■ **Stated problem**: Your task is to output the listing word for word, with pictures excluded.
◆ ◆ ◆
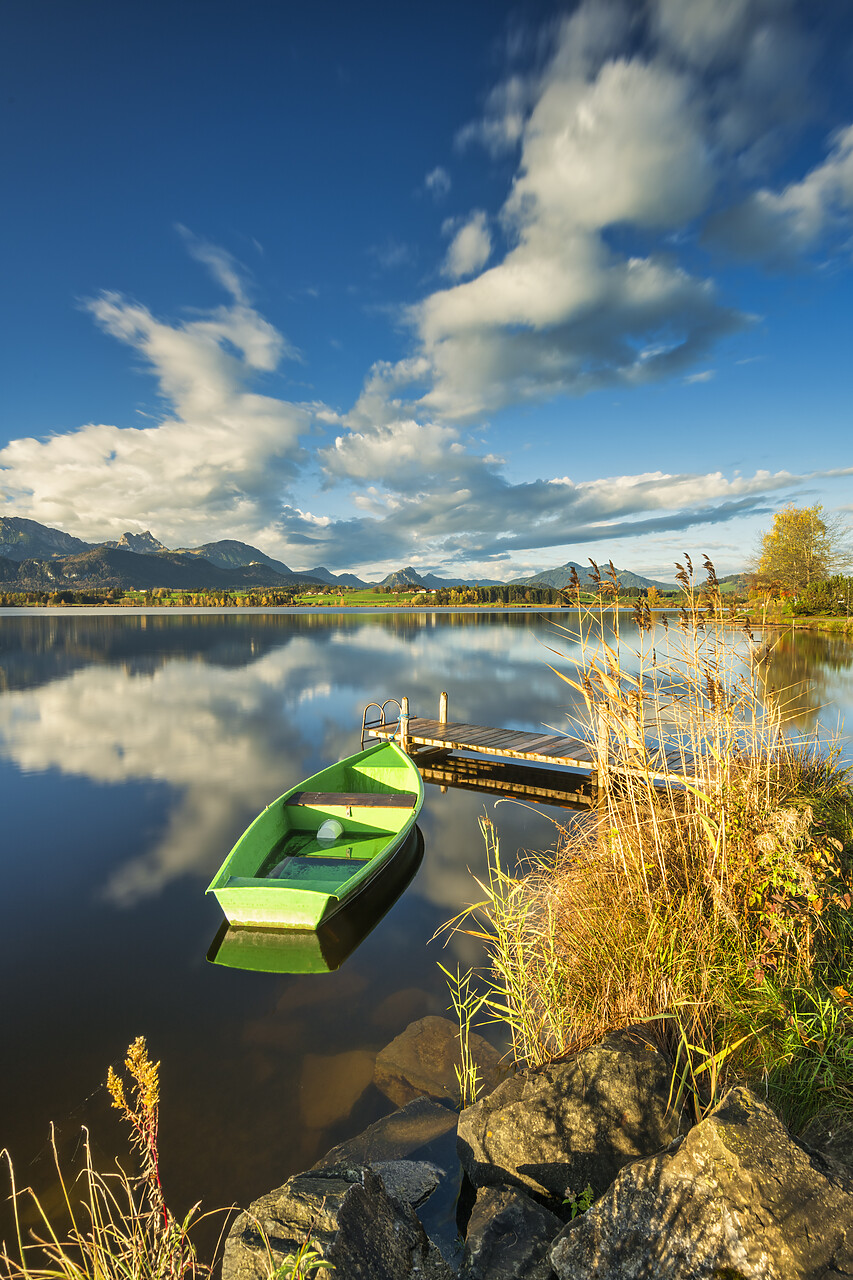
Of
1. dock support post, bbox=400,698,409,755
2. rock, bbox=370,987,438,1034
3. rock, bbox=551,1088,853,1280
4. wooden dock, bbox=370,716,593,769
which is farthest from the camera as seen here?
dock support post, bbox=400,698,409,755

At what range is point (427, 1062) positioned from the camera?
5930 millimetres

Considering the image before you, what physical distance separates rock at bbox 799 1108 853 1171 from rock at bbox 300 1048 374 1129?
4.16 meters

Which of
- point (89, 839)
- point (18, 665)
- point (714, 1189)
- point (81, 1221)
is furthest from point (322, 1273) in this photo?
point (18, 665)

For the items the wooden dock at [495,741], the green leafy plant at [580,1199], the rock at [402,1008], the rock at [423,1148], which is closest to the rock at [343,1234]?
the rock at [423,1148]

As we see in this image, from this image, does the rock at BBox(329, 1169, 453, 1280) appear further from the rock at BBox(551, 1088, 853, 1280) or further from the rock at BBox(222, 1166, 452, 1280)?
the rock at BBox(551, 1088, 853, 1280)

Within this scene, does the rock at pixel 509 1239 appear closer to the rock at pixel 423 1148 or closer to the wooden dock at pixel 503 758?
the rock at pixel 423 1148

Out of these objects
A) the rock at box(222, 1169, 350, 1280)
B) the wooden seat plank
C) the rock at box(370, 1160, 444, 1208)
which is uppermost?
the rock at box(222, 1169, 350, 1280)

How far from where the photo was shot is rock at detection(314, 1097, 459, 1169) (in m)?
4.62

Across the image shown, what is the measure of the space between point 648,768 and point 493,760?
15736mm

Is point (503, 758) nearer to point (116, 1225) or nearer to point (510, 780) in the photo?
point (510, 780)

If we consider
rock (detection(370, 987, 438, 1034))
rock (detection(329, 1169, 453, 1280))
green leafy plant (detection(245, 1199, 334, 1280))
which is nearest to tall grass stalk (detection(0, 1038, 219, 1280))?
green leafy plant (detection(245, 1199, 334, 1280))

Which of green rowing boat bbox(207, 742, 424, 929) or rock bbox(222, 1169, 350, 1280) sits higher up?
rock bbox(222, 1169, 350, 1280)

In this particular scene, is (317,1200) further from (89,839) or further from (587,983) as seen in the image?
(89,839)

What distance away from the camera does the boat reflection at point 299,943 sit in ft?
26.0
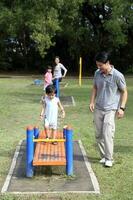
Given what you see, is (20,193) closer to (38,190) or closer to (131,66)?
(38,190)

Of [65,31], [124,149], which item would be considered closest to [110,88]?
[124,149]

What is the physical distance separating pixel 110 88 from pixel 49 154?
4.83 feet

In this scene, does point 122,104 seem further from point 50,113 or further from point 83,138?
point 83,138

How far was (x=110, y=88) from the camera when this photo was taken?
8.59m

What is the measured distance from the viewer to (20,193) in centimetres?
699

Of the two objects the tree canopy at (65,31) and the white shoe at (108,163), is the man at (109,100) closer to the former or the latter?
the white shoe at (108,163)

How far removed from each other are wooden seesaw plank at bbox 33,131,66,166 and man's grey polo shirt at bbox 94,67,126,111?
998mm

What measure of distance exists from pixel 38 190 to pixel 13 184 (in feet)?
1.61

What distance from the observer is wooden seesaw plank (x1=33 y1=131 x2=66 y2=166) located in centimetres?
770

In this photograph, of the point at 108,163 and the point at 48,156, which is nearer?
the point at 48,156

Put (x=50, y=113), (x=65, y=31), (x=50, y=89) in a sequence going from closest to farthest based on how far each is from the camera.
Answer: (x=50, y=89)
(x=50, y=113)
(x=65, y=31)

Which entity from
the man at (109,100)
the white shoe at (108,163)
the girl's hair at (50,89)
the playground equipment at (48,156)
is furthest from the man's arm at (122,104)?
the girl's hair at (50,89)

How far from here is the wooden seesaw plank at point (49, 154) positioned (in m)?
7.70

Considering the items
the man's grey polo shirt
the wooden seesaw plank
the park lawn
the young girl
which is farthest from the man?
the young girl
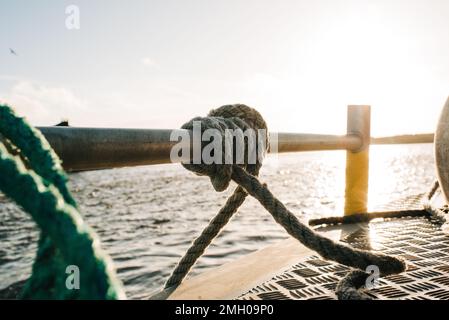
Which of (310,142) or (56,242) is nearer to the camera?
(56,242)

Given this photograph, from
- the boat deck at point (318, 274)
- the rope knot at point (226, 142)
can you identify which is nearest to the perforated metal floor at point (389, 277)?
the boat deck at point (318, 274)

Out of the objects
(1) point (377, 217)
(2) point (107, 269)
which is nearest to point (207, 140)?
(2) point (107, 269)

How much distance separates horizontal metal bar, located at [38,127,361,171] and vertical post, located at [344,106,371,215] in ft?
8.78

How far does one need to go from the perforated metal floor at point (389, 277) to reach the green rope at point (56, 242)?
137cm

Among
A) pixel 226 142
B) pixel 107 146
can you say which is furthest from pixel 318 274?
pixel 107 146

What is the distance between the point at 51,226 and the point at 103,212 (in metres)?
14.3

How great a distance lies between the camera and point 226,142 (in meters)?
1.14

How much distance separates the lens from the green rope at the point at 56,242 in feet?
1.58

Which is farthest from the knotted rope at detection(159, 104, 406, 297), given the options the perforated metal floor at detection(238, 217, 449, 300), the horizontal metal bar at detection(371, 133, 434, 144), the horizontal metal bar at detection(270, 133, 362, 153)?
the horizontal metal bar at detection(371, 133, 434, 144)

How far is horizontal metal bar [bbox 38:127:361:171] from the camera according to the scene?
90 centimetres

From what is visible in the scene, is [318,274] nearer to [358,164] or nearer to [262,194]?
[262,194]

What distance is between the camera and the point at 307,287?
6.45ft

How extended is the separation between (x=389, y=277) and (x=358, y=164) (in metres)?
1.65

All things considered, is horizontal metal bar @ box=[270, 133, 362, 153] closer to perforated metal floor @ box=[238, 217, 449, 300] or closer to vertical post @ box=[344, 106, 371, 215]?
vertical post @ box=[344, 106, 371, 215]
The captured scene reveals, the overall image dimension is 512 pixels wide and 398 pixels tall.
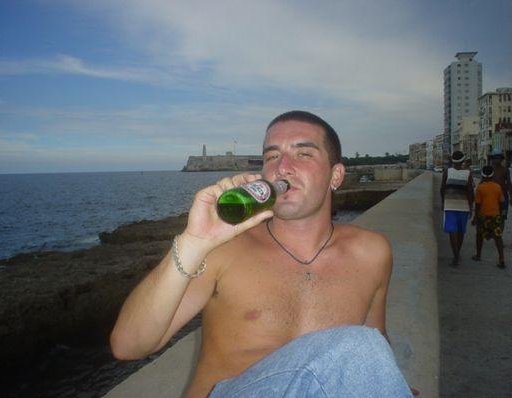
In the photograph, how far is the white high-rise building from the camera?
13900 cm

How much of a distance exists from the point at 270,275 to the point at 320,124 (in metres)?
1.07

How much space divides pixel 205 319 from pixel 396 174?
216 ft

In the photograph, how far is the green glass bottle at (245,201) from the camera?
2080 millimetres

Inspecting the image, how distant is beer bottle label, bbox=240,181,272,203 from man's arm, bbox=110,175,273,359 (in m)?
0.12

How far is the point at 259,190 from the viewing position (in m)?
2.28

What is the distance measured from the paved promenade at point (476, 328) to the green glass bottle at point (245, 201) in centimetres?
295

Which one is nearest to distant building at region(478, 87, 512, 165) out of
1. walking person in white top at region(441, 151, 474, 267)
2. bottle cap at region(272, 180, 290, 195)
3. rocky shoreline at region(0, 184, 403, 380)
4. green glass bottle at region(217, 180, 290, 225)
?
rocky shoreline at region(0, 184, 403, 380)

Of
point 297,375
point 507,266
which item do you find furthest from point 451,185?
point 297,375

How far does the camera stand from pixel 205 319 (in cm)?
246

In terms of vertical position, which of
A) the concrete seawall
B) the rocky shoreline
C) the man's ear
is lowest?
the rocky shoreline

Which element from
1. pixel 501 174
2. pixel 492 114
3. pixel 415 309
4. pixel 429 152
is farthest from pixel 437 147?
pixel 415 309

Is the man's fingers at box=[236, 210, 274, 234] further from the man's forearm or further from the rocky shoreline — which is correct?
the rocky shoreline

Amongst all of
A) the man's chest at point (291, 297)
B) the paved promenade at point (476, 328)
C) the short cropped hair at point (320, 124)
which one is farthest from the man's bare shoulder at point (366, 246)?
the paved promenade at point (476, 328)

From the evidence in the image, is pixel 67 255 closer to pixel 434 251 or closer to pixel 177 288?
pixel 434 251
◆ ◆ ◆
■ **Exercise response**:
Of
1. dock support post, bbox=400,698,409,755
2. rock, bbox=370,987,438,1034
3. rock, bbox=551,1088,853,1280
4. wooden dock, bbox=370,716,593,769
which is farthest from the camera as seen here?
dock support post, bbox=400,698,409,755

At what range is point (427, 1062) positioned from the camera?
5930 millimetres

Considering the image before you, what physical distance separates rock at bbox 799 1108 853 1171 from rock at bbox 300 1048 374 1129?
4.16 meters

Which of
- point (89, 839)
- point (18, 665)
- point (714, 1189)
- point (81, 1221)
is furthest from point (322, 1273) in this photo?
point (18, 665)

For the items the wooden dock at [495,741], the green leafy plant at [580,1199], the rock at [402,1008], the rock at [423,1148], which is closest to the rock at [343,1234]?
the rock at [423,1148]

As we see in this image, from this image, does the rock at BBox(329, 1169, 453, 1280) appear further from the rock at BBox(551, 1088, 853, 1280) or further from the rock at BBox(222, 1166, 452, 1280)?
the rock at BBox(551, 1088, 853, 1280)

Within this scene, does the rock at pixel 509 1239 appear closer to the rock at pixel 423 1148 or closer to the wooden dock at pixel 503 758?
the rock at pixel 423 1148

Out of these objects
A) the rock at box(222, 1169, 350, 1280)
B) the wooden seat plank
C) the rock at box(370, 1160, 444, 1208)
which is uppermost?
the rock at box(222, 1169, 350, 1280)

How far from where the photo was shot is rock at detection(314, 1097, 459, 1169) (in m)?
4.62

Across the image shown, what is the measure of the space between point 648,768 and point 493,760?
15736mm

Is point (503, 758) nearer to point (116, 1225) or nearer to point (510, 780) in the photo?
point (510, 780)

If we consider
rock (detection(370, 987, 438, 1034))
rock (detection(329, 1169, 453, 1280))
green leafy plant (detection(245, 1199, 334, 1280))
which is nearest to tall grass stalk (detection(0, 1038, 219, 1280))?
green leafy plant (detection(245, 1199, 334, 1280))

Which of green rowing boat bbox(207, 742, 424, 929) or rock bbox(222, 1169, 350, 1280) sits higher up?
rock bbox(222, 1169, 350, 1280)

In this particular scene, is (317,1200) further from (89,839) or further from (587,983) as seen in the image?
(89,839)

What distance away from the camera does the boat reflection at point 299,943 sit in ft?
26.0
Given what you see, is (20,193) closer to (38,190) or closer to (131,66)?
(38,190)

Of [65,31], [124,149], which item would be considered closest to [110,88]?
[124,149]

What is the physical distance separating pixel 110 88 from pixel 49 154?
4.83 feet

In this scene, does point 122,104 seem further from point 50,113 or further from point 83,138?
point 83,138

How far was (x=110, y=88) from the camera when this photo was taken?
8.59m

What is the measured distance from the viewer to (20,193) in centimetres?
699

Of the two objects the tree canopy at (65,31) and the white shoe at (108,163), is the man at (109,100) closer to the former or the latter?
the white shoe at (108,163)

How far removed from each other are wooden seesaw plank at bbox 33,131,66,166 and man's grey polo shirt at bbox 94,67,126,111?
998mm

What measure of distance exists from pixel 38 190 to pixel 13 184 (in feet)?
1.61

What distance from the observer is wooden seesaw plank (x1=33 y1=131 x2=66 y2=166) located in centimetres?
770

In this photograph, of the point at 108,163 and the point at 48,156, which is nearer?
the point at 48,156

Put (x=50, y=113), (x=65, y=31), (x=50, y=89) in a sequence going from closest to farthest based on how far each is from the camera.
Answer: (x=50, y=89)
(x=50, y=113)
(x=65, y=31)

Which entity from
the man at (109,100)
the white shoe at (108,163)
the girl's hair at (50,89)
the playground equipment at (48,156)
is furthest from the man's arm at (122,104)?
the girl's hair at (50,89)

How far from here is the wooden seesaw plank at point (49, 154) positioned (in m)?
7.70

Considering the items
the man's grey polo shirt
the wooden seesaw plank
the park lawn
the young girl
which is farthest from the man?
the young girl
Which of (310,142) or (56,242) is nearer to the camera?
(56,242)

Given this photograph, from
- the boat deck at point (318, 274)
- the rope knot at point (226, 142)
can you identify which is nearest to the perforated metal floor at point (389, 277)?
the boat deck at point (318, 274)

Out of the objects
(1) point (377, 217)
(2) point (107, 269)
which is nearest to point (207, 140)?
(2) point (107, 269)

How much distance separates horizontal metal bar, located at [38,127,361,171] and vertical post, located at [344,106,371,215] in ft?
8.78

How far does one need to go from the perforated metal floor at point (389, 277) to reach the green rope at point (56, 242)?
137cm

Among
A) pixel 226 142
B) pixel 107 146
can you say which is furthest from pixel 318 274?
pixel 107 146

What is the distance between the point at 51,226 and the point at 103,212 (in metres)?
14.3

How great a distance lies between the camera and point 226,142 (in meters)?
1.14

How much distance separates the lens from the green rope at the point at 56,242 in feet?
1.58

Which is farthest from the knotted rope at detection(159, 104, 406, 297), given the options the perforated metal floor at detection(238, 217, 449, 300), the horizontal metal bar at detection(371, 133, 434, 144), the horizontal metal bar at detection(270, 133, 362, 153)?
the horizontal metal bar at detection(371, 133, 434, 144)

How far is horizontal metal bar [bbox 38:127:361:171] from the camera according to the scene?
90 centimetres

From what is visible in the scene, is [318,274] nearer to [358,164] or nearer to [262,194]?
[262,194]

What distance is between the camera and the point at 307,287?
6.45ft

How extended is the separation between (x=389, y=277) and (x=358, y=164) (in metres)?
1.65

All things considered, is horizontal metal bar @ box=[270, 133, 362, 153] closer to perforated metal floor @ box=[238, 217, 449, 300] or closer to vertical post @ box=[344, 106, 371, 215]?
vertical post @ box=[344, 106, 371, 215]
The captured scene reveals, the overall image dimension is 512 pixels wide and 398 pixels tall.
In the photograph, how far is the white high-rise building from the camera?
13900 cm

How much of a distance exists from the point at 270,275 to the point at 320,124 (in metres)?
1.07

How much space divides pixel 205 319 from pixel 396 174?
216 ft

In the photograph, how far is the green glass bottle at (245,201) from the camera?
2080 millimetres

Inspecting the image, how distant is beer bottle label, bbox=240,181,272,203 from man's arm, bbox=110,175,273,359 (in m)?
0.12

How far is the point at 259,190 from the viewing position (in m)?
2.28

What is the distance measured from the paved promenade at point (476, 328) to the green glass bottle at point (245, 201) in centimetres?
295

Which one is nearest to distant building at region(478, 87, 512, 165) out of
1. walking person in white top at region(441, 151, 474, 267)
2. bottle cap at region(272, 180, 290, 195)
3. rocky shoreline at region(0, 184, 403, 380)
4. green glass bottle at region(217, 180, 290, 225)
?
rocky shoreline at region(0, 184, 403, 380)

Of
point 297,375
point 507,266
which item do you find furthest from point 451,185?
point 297,375

How far does the camera stand from pixel 205 319 (in cm)?
246

In terms of vertical position, which of
A) the concrete seawall
B) the rocky shoreline
C) the man's ear
is lowest?
the rocky shoreline

Which element from
1. pixel 501 174
2. pixel 492 114
3. pixel 415 309
4. pixel 429 152
is farthest from pixel 437 147?
pixel 415 309

Is the man's fingers at box=[236, 210, 274, 234] further from the man's forearm or further from the rocky shoreline — which is correct?
the rocky shoreline

Amongst all of
A) the man's chest at point (291, 297)
B) the paved promenade at point (476, 328)
C) the short cropped hair at point (320, 124)
which one is farthest from the man's bare shoulder at point (366, 246)?
the paved promenade at point (476, 328)

From the evidence in the image, is pixel 67 255 closer to pixel 434 251 or closer to pixel 177 288?
pixel 434 251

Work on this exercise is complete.